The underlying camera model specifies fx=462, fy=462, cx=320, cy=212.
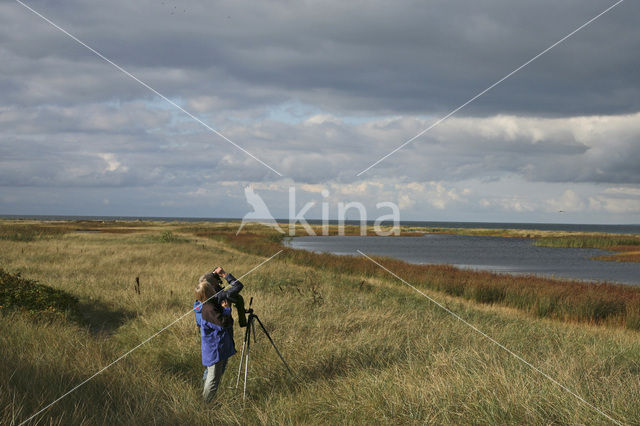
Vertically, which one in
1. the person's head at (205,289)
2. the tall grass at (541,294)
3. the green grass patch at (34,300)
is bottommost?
the tall grass at (541,294)

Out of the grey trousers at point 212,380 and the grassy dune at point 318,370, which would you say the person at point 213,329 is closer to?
the grey trousers at point 212,380

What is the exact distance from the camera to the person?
5824mm

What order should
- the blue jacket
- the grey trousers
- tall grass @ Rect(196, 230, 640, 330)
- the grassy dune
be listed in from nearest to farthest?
the grassy dune
the blue jacket
the grey trousers
tall grass @ Rect(196, 230, 640, 330)

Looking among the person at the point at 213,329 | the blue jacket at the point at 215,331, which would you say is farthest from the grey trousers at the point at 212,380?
the blue jacket at the point at 215,331

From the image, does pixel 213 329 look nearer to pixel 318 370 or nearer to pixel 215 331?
pixel 215 331

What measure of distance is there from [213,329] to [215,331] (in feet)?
0.22

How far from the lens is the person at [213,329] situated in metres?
5.82

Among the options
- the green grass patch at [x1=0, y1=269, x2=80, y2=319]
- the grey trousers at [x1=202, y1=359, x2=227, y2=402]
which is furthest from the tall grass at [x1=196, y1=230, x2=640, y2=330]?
the green grass patch at [x1=0, y1=269, x2=80, y2=319]

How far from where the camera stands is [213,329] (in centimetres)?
601

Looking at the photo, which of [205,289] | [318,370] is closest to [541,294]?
[318,370]

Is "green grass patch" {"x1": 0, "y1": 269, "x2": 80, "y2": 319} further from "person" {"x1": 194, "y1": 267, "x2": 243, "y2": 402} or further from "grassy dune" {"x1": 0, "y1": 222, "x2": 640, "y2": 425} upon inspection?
"person" {"x1": 194, "y1": 267, "x2": 243, "y2": 402}

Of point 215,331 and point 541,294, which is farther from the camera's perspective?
point 541,294

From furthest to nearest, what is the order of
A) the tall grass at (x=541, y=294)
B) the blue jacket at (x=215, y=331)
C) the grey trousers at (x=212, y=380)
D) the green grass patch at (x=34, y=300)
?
the tall grass at (x=541, y=294)
the green grass patch at (x=34, y=300)
the grey trousers at (x=212, y=380)
the blue jacket at (x=215, y=331)

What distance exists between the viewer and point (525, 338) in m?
9.30
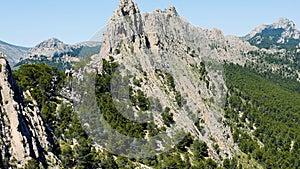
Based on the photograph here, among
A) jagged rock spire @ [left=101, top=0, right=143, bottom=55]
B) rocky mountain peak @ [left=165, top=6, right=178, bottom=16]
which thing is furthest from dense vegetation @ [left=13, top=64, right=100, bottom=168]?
rocky mountain peak @ [left=165, top=6, right=178, bottom=16]

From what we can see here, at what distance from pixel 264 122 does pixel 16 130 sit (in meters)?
98.1

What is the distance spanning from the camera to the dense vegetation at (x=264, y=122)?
334ft

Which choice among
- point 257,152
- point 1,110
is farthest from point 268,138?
point 1,110

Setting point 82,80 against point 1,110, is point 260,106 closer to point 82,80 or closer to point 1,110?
point 82,80

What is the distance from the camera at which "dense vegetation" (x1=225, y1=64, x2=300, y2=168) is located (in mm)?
101750

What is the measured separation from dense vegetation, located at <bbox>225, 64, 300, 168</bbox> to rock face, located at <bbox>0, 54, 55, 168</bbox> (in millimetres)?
63985

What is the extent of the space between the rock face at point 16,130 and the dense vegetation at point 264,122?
64.0m

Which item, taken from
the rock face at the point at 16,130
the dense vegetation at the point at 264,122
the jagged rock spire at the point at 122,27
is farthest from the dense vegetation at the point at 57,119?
the dense vegetation at the point at 264,122

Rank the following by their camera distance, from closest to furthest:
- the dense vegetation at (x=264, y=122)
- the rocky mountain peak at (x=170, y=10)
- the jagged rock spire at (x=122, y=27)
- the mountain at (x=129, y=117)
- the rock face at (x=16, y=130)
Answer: the rock face at (x=16, y=130), the mountain at (x=129, y=117), the jagged rock spire at (x=122, y=27), the dense vegetation at (x=264, y=122), the rocky mountain peak at (x=170, y=10)

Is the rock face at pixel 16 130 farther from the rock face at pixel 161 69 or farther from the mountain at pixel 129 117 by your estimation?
the rock face at pixel 161 69

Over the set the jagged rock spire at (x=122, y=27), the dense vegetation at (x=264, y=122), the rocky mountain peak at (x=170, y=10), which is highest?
the rocky mountain peak at (x=170, y=10)

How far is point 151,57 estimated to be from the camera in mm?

AIM >>
Output a faithful copy of the data, with each picture left out.

SOLUTION TO THIS EXERCISE >>
The underlying camera model specifies fx=462, fy=462, cx=320, cy=212.
Vertically, which one in
1. the person's head at (205,289)
2. the tall grass at (541,294)
3. the green grass patch at (34,300)
is bottommost?
the tall grass at (541,294)

Out of the grey trousers at point 212,380 and the grassy dune at point 318,370, which would you say the person at point 213,329 is closer to?
the grey trousers at point 212,380

What is the exact distance from the camera to the person?
5824mm

What order should
- the blue jacket
- the grey trousers
- tall grass @ Rect(196, 230, 640, 330)
- the grassy dune
be listed in from nearest to farthest?
the grassy dune
the blue jacket
the grey trousers
tall grass @ Rect(196, 230, 640, 330)

Looking among the person at the point at 213,329 | the blue jacket at the point at 215,331, which would you say is farthest from the grey trousers at the point at 212,380?
the blue jacket at the point at 215,331

From the image, does pixel 213 329 look nearer to pixel 318 370 or nearer to pixel 215 331?
pixel 215 331

What measure of distance is there from [213,329] to [215,331] (in feet)?
0.22

How far from the lens is the person at [213,329] situated in metres?
5.82

Among the options
- the green grass patch at [x1=0, y1=269, x2=80, y2=319]
- the grey trousers at [x1=202, y1=359, x2=227, y2=402]
which is furthest from the tall grass at [x1=196, y1=230, x2=640, y2=330]?
the green grass patch at [x1=0, y1=269, x2=80, y2=319]

How far from where the camera stands is [213,329] (in centimetres)?
601

Looking at the photo, which of [205,289] | [318,370] is closest to [541,294]?
[318,370]

Is "green grass patch" {"x1": 0, "y1": 269, "x2": 80, "y2": 319} further from "person" {"x1": 194, "y1": 267, "x2": 243, "y2": 402} or further from "grassy dune" {"x1": 0, "y1": 222, "x2": 640, "y2": 425} upon inspection?
"person" {"x1": 194, "y1": 267, "x2": 243, "y2": 402}

Of point 215,331 and point 541,294, which is farther from the camera's perspective?
point 541,294

From furthest to nearest, what is the order of
A) the tall grass at (x=541, y=294)
B) the blue jacket at (x=215, y=331)
C) the grey trousers at (x=212, y=380)
D) the green grass patch at (x=34, y=300)
?
the tall grass at (x=541, y=294)
the green grass patch at (x=34, y=300)
the grey trousers at (x=212, y=380)
the blue jacket at (x=215, y=331)

What distance exists between the viewer and point (525, 338) in m?
9.30
Based on the photograph here, among
A) jagged rock spire @ [left=101, top=0, right=143, bottom=55]
B) rocky mountain peak @ [left=165, top=6, right=178, bottom=16]
which thing is furthest from dense vegetation @ [left=13, top=64, right=100, bottom=168]?
rocky mountain peak @ [left=165, top=6, right=178, bottom=16]

From what we can see here, at what distance from pixel 264 122 does pixel 16 130 sit (in meters)?
98.1

What is the distance spanning from the camera to the dense vegetation at (x=264, y=122)?
334ft

Which choice among
- point 257,152
- point 1,110
is farthest from point 268,138?
point 1,110

Setting point 82,80 against point 1,110, is point 260,106 closer to point 82,80 or closer to point 1,110?
point 82,80

What is the distance from the camera at which "dense vegetation" (x1=225, y1=64, x2=300, y2=168) is located (in mm)?
101750

What is the measured separation from dense vegetation, located at <bbox>225, 64, 300, 168</bbox> to rock face, located at <bbox>0, 54, 55, 168</bbox> (in millimetres)?
63985

What is the extent of the space between the rock face at point 16,130 and the dense vegetation at point 264,122?
64.0m

Which item, taken from
the rock face at the point at 16,130
the dense vegetation at the point at 264,122
the jagged rock spire at the point at 122,27
is farthest from the dense vegetation at the point at 57,119?
the dense vegetation at the point at 264,122

Rank the following by their camera distance, from closest to furthest:
- the dense vegetation at (x=264, y=122)
- the rocky mountain peak at (x=170, y=10)
- the jagged rock spire at (x=122, y=27)
- the mountain at (x=129, y=117)
- the rock face at (x=16, y=130)
Answer: the rock face at (x=16, y=130), the mountain at (x=129, y=117), the jagged rock spire at (x=122, y=27), the dense vegetation at (x=264, y=122), the rocky mountain peak at (x=170, y=10)

Is the rock face at pixel 16 130 farther from the rock face at pixel 161 69 or farther from the mountain at pixel 129 117 by your estimation?
the rock face at pixel 161 69

Over the set the jagged rock spire at (x=122, y=27), the dense vegetation at (x=264, y=122), the rocky mountain peak at (x=170, y=10), which is highest?
the rocky mountain peak at (x=170, y=10)

How far is point 151,57 estimated to be from the camera in mm?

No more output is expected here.